In the end, in the chemical reaction of hectic days, one thought crystallized, ‘I’ve got to win my class over; they can’t be viewed constantly as troublemakers.’ There had to be a way to get the troublesome core interested in learning, and starting to follow my class rules and boundaries. I’ve started to reach out to the boys who keep erupting in class, and I’m praying for changes in their thinking and hearts. I hope and pray that I won’t lose any one of them.
A couple of days ago, all the boys turned up looking really smart in class with their ties on and shirts tucked in. At first it felt like a prank, but then it turned out to be genuine, and there is a sense of greater cooperation as well. It looks like it was worth it joining them in wearing a tie (something that has aroused much mirth and ribbing from the teachers at LIFE Education)! However, it’s clear that this is going to be an uphill task, and taking the class still feels like riding a wild horse. Today, ironically, when an important homework assignment was due, about 1/3 of the class was absent, and I know I’ll have problems with those who’ve missed today’s important lessons in which we moved forward in what we were learning.
As the picture in my last post says, ‘Journeys need hope’.
And downstairs in the building where I live, my watchman’s family continues to struggle to manage the disruption of their own HIV positive condition, and the illness of their 9 month old child who is showing many signs of being positive too. After months of suggesting, gently reminding and encouraging, last Saturday we saw their living space, for the first time, bound in from the outside with plastic to keep the chill and wind out, swept clean, and with everything neatly arranged. It was unbelievable! The child was still continuing to be sick with fever and chest congestion after many days of treatment, and we had arranged for a checkup again to see what was happening, with the result that the child has been admitted and is under treatment. But the sight last Saturday gave us hope that God is working in them towards change, regardless of how painfully or slowly the change is being birthed.
Each small step forward is like a battle, and each hope soon comes under assault.
We’re always faced by what seem to be insurmountable difficulties. I’ve had to think often of how real the hope I have is. And whether I would write these things if I had failure assured before me.

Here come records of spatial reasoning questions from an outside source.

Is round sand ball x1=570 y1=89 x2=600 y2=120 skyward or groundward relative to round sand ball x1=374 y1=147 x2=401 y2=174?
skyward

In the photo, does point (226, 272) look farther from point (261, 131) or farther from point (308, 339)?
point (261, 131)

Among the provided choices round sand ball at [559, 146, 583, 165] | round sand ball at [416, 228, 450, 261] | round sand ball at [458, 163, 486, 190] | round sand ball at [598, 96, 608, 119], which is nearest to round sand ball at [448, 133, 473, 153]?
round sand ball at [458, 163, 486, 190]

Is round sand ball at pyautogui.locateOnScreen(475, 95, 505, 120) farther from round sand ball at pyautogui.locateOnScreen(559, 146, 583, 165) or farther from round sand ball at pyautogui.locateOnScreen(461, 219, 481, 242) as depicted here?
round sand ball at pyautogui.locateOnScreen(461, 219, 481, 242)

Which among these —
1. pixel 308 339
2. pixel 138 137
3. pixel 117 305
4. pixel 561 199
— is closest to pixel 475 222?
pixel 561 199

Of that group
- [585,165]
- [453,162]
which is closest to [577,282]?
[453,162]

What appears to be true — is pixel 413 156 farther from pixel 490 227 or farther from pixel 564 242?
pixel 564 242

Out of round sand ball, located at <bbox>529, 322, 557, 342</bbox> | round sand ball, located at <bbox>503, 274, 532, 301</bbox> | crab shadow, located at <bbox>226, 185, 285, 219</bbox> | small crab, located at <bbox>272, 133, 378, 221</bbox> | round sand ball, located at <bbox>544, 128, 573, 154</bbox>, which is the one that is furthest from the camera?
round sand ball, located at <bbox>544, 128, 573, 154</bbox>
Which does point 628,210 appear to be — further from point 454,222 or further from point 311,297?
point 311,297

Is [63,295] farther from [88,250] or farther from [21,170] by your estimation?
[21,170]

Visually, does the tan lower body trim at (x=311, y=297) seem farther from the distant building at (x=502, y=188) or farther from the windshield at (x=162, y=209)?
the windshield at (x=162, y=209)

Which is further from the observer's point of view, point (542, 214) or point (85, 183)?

And the signs are very many
Of a very real Hope,
Because It doesn’t depend on me,
Or on the disruptions surrounding me.
But It is a Gift, given before creation, of the price of all this pain paid for, and atoned for. A Love so big that It bleeds over everything that exists. It bleeds over me, over all that I do; It soaks me in forgiveness, redeems everything I do, blesses me with lavishness beyond description, and tells me I am the apple of my Father’s eye.